L'aide humanitaire, a-t-elle expliqué, ne se limite pas à la livraison de nourriture. La liberté d'expression est également « une nécessité humanitaire ». C'est pourquoi il est extrêmement important que nous obtenions le droit d'ingérence dans les médias par le biais d'une résolution de l'ONU dans les cas où les problèmes sont aussi graves qu'en ex-Yougoslavie."

L'historienne de l'art croate Maja Razović a perdu son emploi à deux reprises en 1992. Elle a d'abord été licenciée pour « activité subversive », puis son employeur suivant, l'hebdomadaire « Novi Danas », a été mis à genoux par des coûts d'impression excessifs et un boycott de la distribution. Pourtant, elle serait bien restée à Zagreb.

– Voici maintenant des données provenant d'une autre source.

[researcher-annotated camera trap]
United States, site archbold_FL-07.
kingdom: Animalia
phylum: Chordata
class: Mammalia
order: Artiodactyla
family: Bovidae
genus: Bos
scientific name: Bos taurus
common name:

"C'est juste que je ne voyais pas de nouveaux projets émerger à l'horizon des médias croates, et l'offre de travailler sur ce navire radio était très intéressante. C'est un défi pour tout journaliste". Ce qui sort facilement de ses lèvres a été difficile pour elle. Elle a admis qu'elle craignait de se retrouver sur une arche de Noé où on lui dirait constamment que chaque Croate était membre de l'organisation fasciste et ultranationaliste « Ustasha ».

"Il ne faut pas oublier qu'à partir de l'été 1991, il était impossible d'appeler Belgrade. Il n'y avait pas de lettres, pas de journaux, pas de télévision, rien. Et puis, pendant deux ans, il n'y a eu qu'une mer de sang". Comment a-t-elle perdu sa peur ? "Métaphoriquement, la décision de sauter dans la mer a suffi.

Elle a connu de nombreuses surprises à bord. Par exemple, elle a écrit un commentaire furieux lorsque les Serbes ont détruit une mosquée du XVIe siècle à Banja Luca. Le commentaire a suivi le chemin normal et est arrivé sur le bureau du rédacteur en chef, qui était serbe ce jour-là. "Un Serbe a embrassé une Croate parce qu'elle avait écrit quelque chose de pas très gentil sur la destruction d'édifices musulmans.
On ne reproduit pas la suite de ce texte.